(Saved data entries)
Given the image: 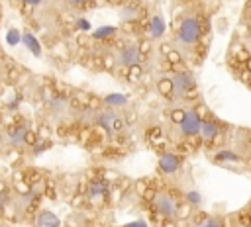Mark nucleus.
Returning a JSON list of instances; mask_svg holds the SVG:
<instances>
[{
    "label": "nucleus",
    "instance_id": "f257e3e1",
    "mask_svg": "<svg viewBox=\"0 0 251 227\" xmlns=\"http://www.w3.org/2000/svg\"><path fill=\"white\" fill-rule=\"evenodd\" d=\"M202 35V20L196 12H186L180 22L176 23L175 35H173V45L175 51L180 57H190L200 41Z\"/></svg>",
    "mask_w": 251,
    "mask_h": 227
},
{
    "label": "nucleus",
    "instance_id": "f03ea898",
    "mask_svg": "<svg viewBox=\"0 0 251 227\" xmlns=\"http://www.w3.org/2000/svg\"><path fill=\"white\" fill-rule=\"evenodd\" d=\"M151 205H153V211L157 213V217L165 223H173L180 217V204L178 200L167 192V190H159L153 194L151 198Z\"/></svg>",
    "mask_w": 251,
    "mask_h": 227
},
{
    "label": "nucleus",
    "instance_id": "7ed1b4c3",
    "mask_svg": "<svg viewBox=\"0 0 251 227\" xmlns=\"http://www.w3.org/2000/svg\"><path fill=\"white\" fill-rule=\"evenodd\" d=\"M88 117L84 115V121H88L90 125H98L108 133H120L126 127L124 115L118 110H94V112H86Z\"/></svg>",
    "mask_w": 251,
    "mask_h": 227
},
{
    "label": "nucleus",
    "instance_id": "20e7f679",
    "mask_svg": "<svg viewBox=\"0 0 251 227\" xmlns=\"http://www.w3.org/2000/svg\"><path fill=\"white\" fill-rule=\"evenodd\" d=\"M169 78H171V96H173V100H180L196 88V76L190 70H176Z\"/></svg>",
    "mask_w": 251,
    "mask_h": 227
},
{
    "label": "nucleus",
    "instance_id": "39448f33",
    "mask_svg": "<svg viewBox=\"0 0 251 227\" xmlns=\"http://www.w3.org/2000/svg\"><path fill=\"white\" fill-rule=\"evenodd\" d=\"M200 123H202V115L198 114L196 108H190V110H184L180 121H176V127H178V133L186 139L190 137H196L200 133Z\"/></svg>",
    "mask_w": 251,
    "mask_h": 227
},
{
    "label": "nucleus",
    "instance_id": "423d86ee",
    "mask_svg": "<svg viewBox=\"0 0 251 227\" xmlns=\"http://www.w3.org/2000/svg\"><path fill=\"white\" fill-rule=\"evenodd\" d=\"M139 63H141L139 45L129 43V45H124L122 49H118V53H116V67L118 68H133V67H139Z\"/></svg>",
    "mask_w": 251,
    "mask_h": 227
},
{
    "label": "nucleus",
    "instance_id": "0eeeda50",
    "mask_svg": "<svg viewBox=\"0 0 251 227\" xmlns=\"http://www.w3.org/2000/svg\"><path fill=\"white\" fill-rule=\"evenodd\" d=\"M6 141H8L10 147L22 149V147H27V145L33 143V135L29 133L27 125H16V127H12V131L8 133Z\"/></svg>",
    "mask_w": 251,
    "mask_h": 227
},
{
    "label": "nucleus",
    "instance_id": "6e6552de",
    "mask_svg": "<svg viewBox=\"0 0 251 227\" xmlns=\"http://www.w3.org/2000/svg\"><path fill=\"white\" fill-rule=\"evenodd\" d=\"M220 123L216 121V119H212V117H202V123H200V137H202V141L204 143H212L218 135H220Z\"/></svg>",
    "mask_w": 251,
    "mask_h": 227
},
{
    "label": "nucleus",
    "instance_id": "1a4fd4ad",
    "mask_svg": "<svg viewBox=\"0 0 251 227\" xmlns=\"http://www.w3.org/2000/svg\"><path fill=\"white\" fill-rule=\"evenodd\" d=\"M180 164H182V159L175 153H165L159 159V170L163 174H175L180 168Z\"/></svg>",
    "mask_w": 251,
    "mask_h": 227
},
{
    "label": "nucleus",
    "instance_id": "9d476101",
    "mask_svg": "<svg viewBox=\"0 0 251 227\" xmlns=\"http://www.w3.org/2000/svg\"><path fill=\"white\" fill-rule=\"evenodd\" d=\"M20 43H24L25 51H29L33 57H41V53H43L41 43H39V39H37V37H35L31 31L24 29V31H22V35H20Z\"/></svg>",
    "mask_w": 251,
    "mask_h": 227
},
{
    "label": "nucleus",
    "instance_id": "9b49d317",
    "mask_svg": "<svg viewBox=\"0 0 251 227\" xmlns=\"http://www.w3.org/2000/svg\"><path fill=\"white\" fill-rule=\"evenodd\" d=\"M47 112L55 117V119H61L67 112H69V102L65 98H51L49 100V106H47Z\"/></svg>",
    "mask_w": 251,
    "mask_h": 227
},
{
    "label": "nucleus",
    "instance_id": "f8f14e48",
    "mask_svg": "<svg viewBox=\"0 0 251 227\" xmlns=\"http://www.w3.org/2000/svg\"><path fill=\"white\" fill-rule=\"evenodd\" d=\"M214 162H218V164H235V162H241V157L233 149H222L214 155Z\"/></svg>",
    "mask_w": 251,
    "mask_h": 227
},
{
    "label": "nucleus",
    "instance_id": "ddd939ff",
    "mask_svg": "<svg viewBox=\"0 0 251 227\" xmlns=\"http://www.w3.org/2000/svg\"><path fill=\"white\" fill-rule=\"evenodd\" d=\"M106 192H108V186H106L104 180H92L88 184V192L86 194H88L90 200H102L106 196Z\"/></svg>",
    "mask_w": 251,
    "mask_h": 227
},
{
    "label": "nucleus",
    "instance_id": "4468645a",
    "mask_svg": "<svg viewBox=\"0 0 251 227\" xmlns=\"http://www.w3.org/2000/svg\"><path fill=\"white\" fill-rule=\"evenodd\" d=\"M190 227H226V219L220 215H204L196 219Z\"/></svg>",
    "mask_w": 251,
    "mask_h": 227
},
{
    "label": "nucleus",
    "instance_id": "2eb2a0df",
    "mask_svg": "<svg viewBox=\"0 0 251 227\" xmlns=\"http://www.w3.org/2000/svg\"><path fill=\"white\" fill-rule=\"evenodd\" d=\"M104 104L110 110H118V108H124L127 104V96L126 94H106L104 96Z\"/></svg>",
    "mask_w": 251,
    "mask_h": 227
},
{
    "label": "nucleus",
    "instance_id": "dca6fc26",
    "mask_svg": "<svg viewBox=\"0 0 251 227\" xmlns=\"http://www.w3.org/2000/svg\"><path fill=\"white\" fill-rule=\"evenodd\" d=\"M163 33H165V22H163L161 16H155V18L149 22V37H151V39H159Z\"/></svg>",
    "mask_w": 251,
    "mask_h": 227
},
{
    "label": "nucleus",
    "instance_id": "f3484780",
    "mask_svg": "<svg viewBox=\"0 0 251 227\" xmlns=\"http://www.w3.org/2000/svg\"><path fill=\"white\" fill-rule=\"evenodd\" d=\"M35 223L37 227H59V219L51 211H39Z\"/></svg>",
    "mask_w": 251,
    "mask_h": 227
},
{
    "label": "nucleus",
    "instance_id": "a211bd4d",
    "mask_svg": "<svg viewBox=\"0 0 251 227\" xmlns=\"http://www.w3.org/2000/svg\"><path fill=\"white\" fill-rule=\"evenodd\" d=\"M118 33V29L114 27V25H104V27H98L94 33H92V37L94 39H110V37H114Z\"/></svg>",
    "mask_w": 251,
    "mask_h": 227
},
{
    "label": "nucleus",
    "instance_id": "6ab92c4d",
    "mask_svg": "<svg viewBox=\"0 0 251 227\" xmlns=\"http://www.w3.org/2000/svg\"><path fill=\"white\" fill-rule=\"evenodd\" d=\"M90 4H94V0H65V6L73 12H82L86 10Z\"/></svg>",
    "mask_w": 251,
    "mask_h": 227
},
{
    "label": "nucleus",
    "instance_id": "aec40b11",
    "mask_svg": "<svg viewBox=\"0 0 251 227\" xmlns=\"http://www.w3.org/2000/svg\"><path fill=\"white\" fill-rule=\"evenodd\" d=\"M20 35H22V31H18L16 27H10L8 33H6V41H8L10 45H18V43H20Z\"/></svg>",
    "mask_w": 251,
    "mask_h": 227
},
{
    "label": "nucleus",
    "instance_id": "412c9836",
    "mask_svg": "<svg viewBox=\"0 0 251 227\" xmlns=\"http://www.w3.org/2000/svg\"><path fill=\"white\" fill-rule=\"evenodd\" d=\"M186 200H188L192 205H200V202H202V196H200V192H198V190H190V192L186 194Z\"/></svg>",
    "mask_w": 251,
    "mask_h": 227
},
{
    "label": "nucleus",
    "instance_id": "4be33fe9",
    "mask_svg": "<svg viewBox=\"0 0 251 227\" xmlns=\"http://www.w3.org/2000/svg\"><path fill=\"white\" fill-rule=\"evenodd\" d=\"M157 86H159V92L161 94H171V78L169 76L167 78H161Z\"/></svg>",
    "mask_w": 251,
    "mask_h": 227
},
{
    "label": "nucleus",
    "instance_id": "5701e85b",
    "mask_svg": "<svg viewBox=\"0 0 251 227\" xmlns=\"http://www.w3.org/2000/svg\"><path fill=\"white\" fill-rule=\"evenodd\" d=\"M22 4H25V6H29V8H41V6H45L49 0H20Z\"/></svg>",
    "mask_w": 251,
    "mask_h": 227
},
{
    "label": "nucleus",
    "instance_id": "b1692460",
    "mask_svg": "<svg viewBox=\"0 0 251 227\" xmlns=\"http://www.w3.org/2000/svg\"><path fill=\"white\" fill-rule=\"evenodd\" d=\"M78 27H80V29H88L90 25H88V22H84V20L80 18V22H78Z\"/></svg>",
    "mask_w": 251,
    "mask_h": 227
},
{
    "label": "nucleus",
    "instance_id": "393cba45",
    "mask_svg": "<svg viewBox=\"0 0 251 227\" xmlns=\"http://www.w3.org/2000/svg\"><path fill=\"white\" fill-rule=\"evenodd\" d=\"M247 68H249V70H251V59H249V61H247Z\"/></svg>",
    "mask_w": 251,
    "mask_h": 227
},
{
    "label": "nucleus",
    "instance_id": "a878e982",
    "mask_svg": "<svg viewBox=\"0 0 251 227\" xmlns=\"http://www.w3.org/2000/svg\"><path fill=\"white\" fill-rule=\"evenodd\" d=\"M249 18H251V6H249Z\"/></svg>",
    "mask_w": 251,
    "mask_h": 227
}]
</instances>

## [EXERCISE BRIEF]
Find each line of the rows above that contains the string "instances" and copy those lines. Matches are case-sensitive.

## [REPLY TO THE TASK]
Returning a JSON list of instances; mask_svg holds the SVG:
<instances>
</instances>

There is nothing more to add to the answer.